The federal mask mandate for air travel and other mass transit is, at least for now, over. 

But the FAA isn't doing away with its zero-tolerance policy against unruly airline passengers, which was put in place in January 2021, in large part to curtail the spate of mask-related incidents. 

Instead, on Wednesday the agency announced that it will make the policy permanent. 

"Behaving dangerously on a plane will cost you. That's a promise," acting FAA administrator Billy Nolen said in a prepared remark. "Unsafe behavior simply does not fly, and keeping our zero-tolerance policy will help us continue making progress to prevent and punish this behavior." 

Prior to enacting the policy, the FAA had typically addressed unruly-passenger incidents by starting with warnings and counseling.

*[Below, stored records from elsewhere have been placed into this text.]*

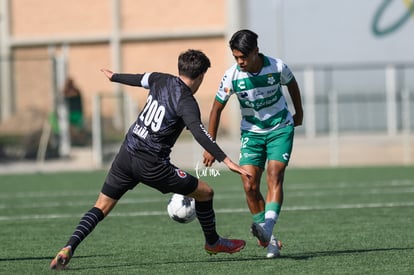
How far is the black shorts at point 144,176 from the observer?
8.27m

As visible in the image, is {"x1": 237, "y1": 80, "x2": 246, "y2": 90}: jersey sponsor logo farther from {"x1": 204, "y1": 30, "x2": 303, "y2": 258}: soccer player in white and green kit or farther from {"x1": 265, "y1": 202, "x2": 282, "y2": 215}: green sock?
{"x1": 265, "y1": 202, "x2": 282, "y2": 215}: green sock

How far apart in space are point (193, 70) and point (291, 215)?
4824mm

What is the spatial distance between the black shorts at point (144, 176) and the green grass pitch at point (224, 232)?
61 centimetres

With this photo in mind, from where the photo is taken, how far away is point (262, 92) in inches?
358

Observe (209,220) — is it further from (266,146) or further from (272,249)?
(266,146)

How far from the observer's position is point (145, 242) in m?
10.1

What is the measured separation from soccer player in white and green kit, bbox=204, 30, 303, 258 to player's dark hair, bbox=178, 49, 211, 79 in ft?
2.19

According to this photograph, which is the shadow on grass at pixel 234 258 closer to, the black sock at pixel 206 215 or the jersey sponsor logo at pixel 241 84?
the black sock at pixel 206 215

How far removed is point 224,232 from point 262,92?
7.62ft

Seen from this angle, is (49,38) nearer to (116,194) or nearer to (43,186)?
(43,186)

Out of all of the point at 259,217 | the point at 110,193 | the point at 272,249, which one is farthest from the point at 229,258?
the point at 110,193

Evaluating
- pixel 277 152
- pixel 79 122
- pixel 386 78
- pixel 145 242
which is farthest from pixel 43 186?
pixel 386 78

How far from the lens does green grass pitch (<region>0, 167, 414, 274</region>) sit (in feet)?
27.3

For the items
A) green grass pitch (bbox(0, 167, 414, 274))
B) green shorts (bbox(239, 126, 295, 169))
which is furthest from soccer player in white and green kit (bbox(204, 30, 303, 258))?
green grass pitch (bbox(0, 167, 414, 274))
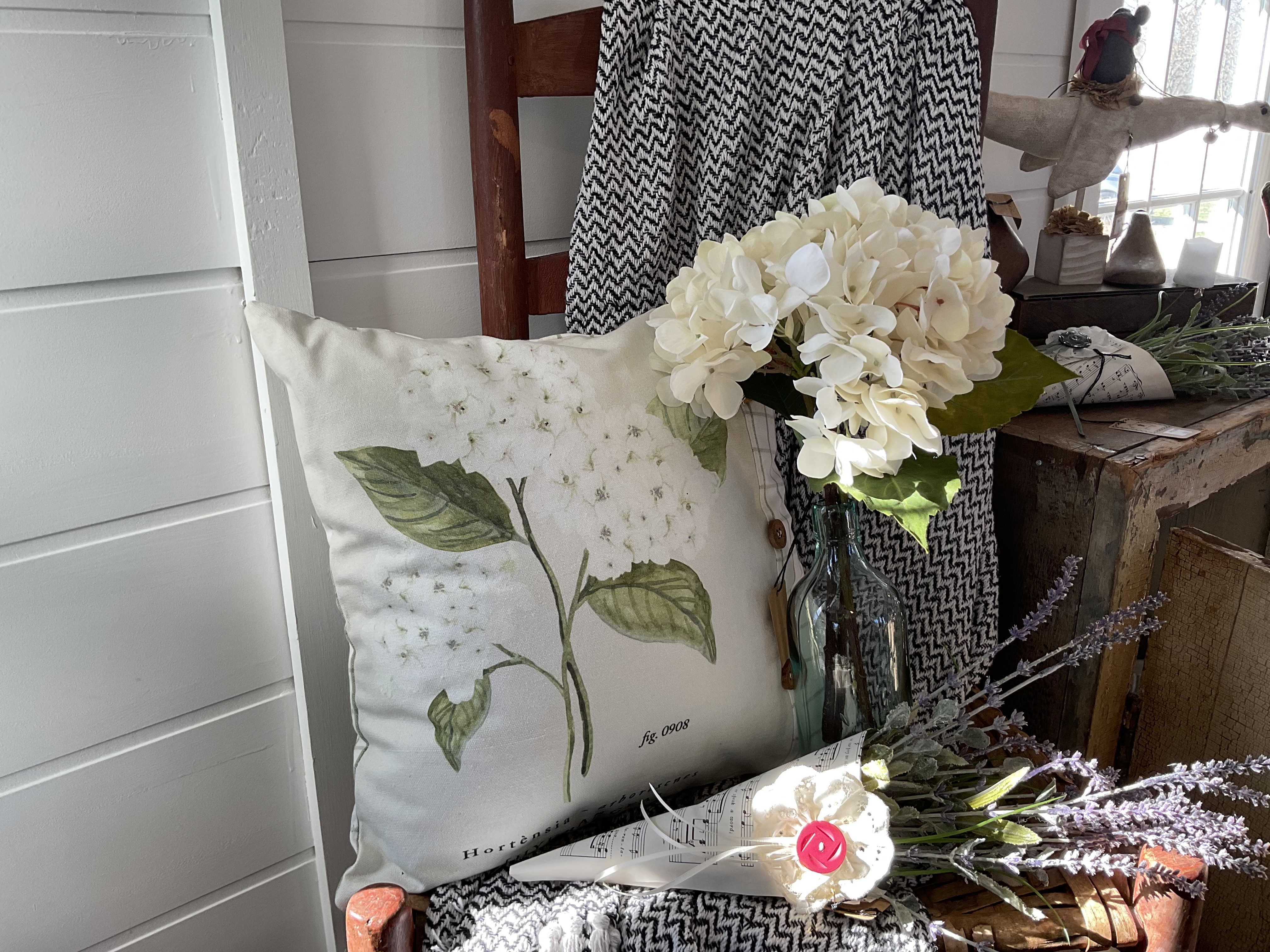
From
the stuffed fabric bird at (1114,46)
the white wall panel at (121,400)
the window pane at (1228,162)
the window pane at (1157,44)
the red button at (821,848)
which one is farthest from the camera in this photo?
the window pane at (1228,162)

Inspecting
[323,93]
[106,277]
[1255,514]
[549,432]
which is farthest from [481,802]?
[1255,514]

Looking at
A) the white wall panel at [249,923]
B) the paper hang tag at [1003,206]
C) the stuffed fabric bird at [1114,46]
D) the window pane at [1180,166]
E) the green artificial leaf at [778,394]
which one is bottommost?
the white wall panel at [249,923]

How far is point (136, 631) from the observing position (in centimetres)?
77

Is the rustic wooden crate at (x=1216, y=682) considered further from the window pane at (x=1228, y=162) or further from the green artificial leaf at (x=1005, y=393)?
the window pane at (x=1228, y=162)

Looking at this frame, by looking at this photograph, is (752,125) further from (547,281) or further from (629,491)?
(629,491)

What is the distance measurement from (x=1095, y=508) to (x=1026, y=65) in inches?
33.4

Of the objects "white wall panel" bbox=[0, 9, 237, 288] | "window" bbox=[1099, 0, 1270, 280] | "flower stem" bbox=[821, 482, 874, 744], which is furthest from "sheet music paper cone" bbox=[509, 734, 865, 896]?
"window" bbox=[1099, 0, 1270, 280]

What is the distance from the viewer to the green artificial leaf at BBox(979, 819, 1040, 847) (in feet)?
2.11

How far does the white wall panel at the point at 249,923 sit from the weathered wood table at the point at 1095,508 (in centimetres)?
80

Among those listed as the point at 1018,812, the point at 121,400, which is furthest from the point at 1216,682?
the point at 121,400

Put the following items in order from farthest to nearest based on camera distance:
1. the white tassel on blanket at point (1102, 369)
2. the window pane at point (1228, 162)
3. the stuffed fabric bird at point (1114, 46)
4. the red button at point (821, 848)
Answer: the window pane at point (1228, 162), the stuffed fabric bird at point (1114, 46), the white tassel on blanket at point (1102, 369), the red button at point (821, 848)

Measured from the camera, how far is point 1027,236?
1.58 m

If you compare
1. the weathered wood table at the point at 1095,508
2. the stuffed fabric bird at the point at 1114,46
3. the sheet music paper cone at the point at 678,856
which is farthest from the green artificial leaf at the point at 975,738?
the stuffed fabric bird at the point at 1114,46

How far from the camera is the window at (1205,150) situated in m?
1.80
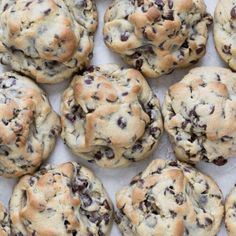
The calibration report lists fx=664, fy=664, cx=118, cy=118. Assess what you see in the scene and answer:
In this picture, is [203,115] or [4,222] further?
[4,222]

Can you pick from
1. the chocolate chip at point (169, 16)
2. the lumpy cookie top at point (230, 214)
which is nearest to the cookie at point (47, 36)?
the chocolate chip at point (169, 16)

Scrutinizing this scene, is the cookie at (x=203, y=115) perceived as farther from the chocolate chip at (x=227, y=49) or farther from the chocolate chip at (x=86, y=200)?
the chocolate chip at (x=86, y=200)

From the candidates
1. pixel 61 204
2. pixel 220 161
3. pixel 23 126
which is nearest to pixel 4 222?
pixel 61 204

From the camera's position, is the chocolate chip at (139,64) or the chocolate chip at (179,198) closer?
the chocolate chip at (179,198)

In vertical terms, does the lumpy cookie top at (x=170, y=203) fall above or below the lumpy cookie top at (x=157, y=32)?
below

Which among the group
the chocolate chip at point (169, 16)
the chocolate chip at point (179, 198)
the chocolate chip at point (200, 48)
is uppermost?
the chocolate chip at point (169, 16)

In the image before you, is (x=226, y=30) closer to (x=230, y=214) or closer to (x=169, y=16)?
(x=169, y=16)

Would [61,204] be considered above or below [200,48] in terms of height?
below
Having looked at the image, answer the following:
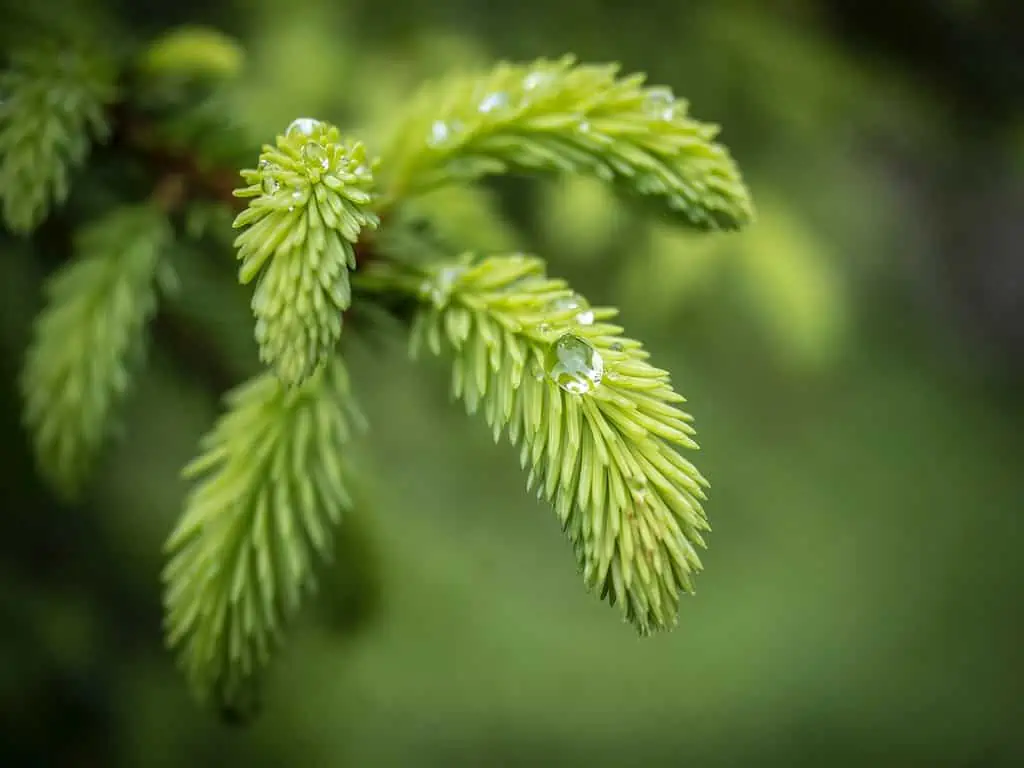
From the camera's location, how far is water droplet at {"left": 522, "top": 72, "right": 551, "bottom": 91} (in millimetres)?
926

Under the zero tolerance, the agency dropped those steps and now moves straight to legal enforcement against passengers who assault, threaten, intimidate or interfere with crew members.

This year, the FAA had received 1,233 reports of unruly passengers as of April 19, including 797 related to masks. The agency had initiated 370 investigations and 192 enforcement actions. 

The unruly-passenger incidence rate has dropped by more than 60% since last January, the FAA said. 

Most unruly passengers are punished with fines, but the agency has also referred 80 cases to the FBI for criminal review. The FAA said it is also working with the TSA to revoke PreCheck membership from unruly passengers who are fined for their behavior.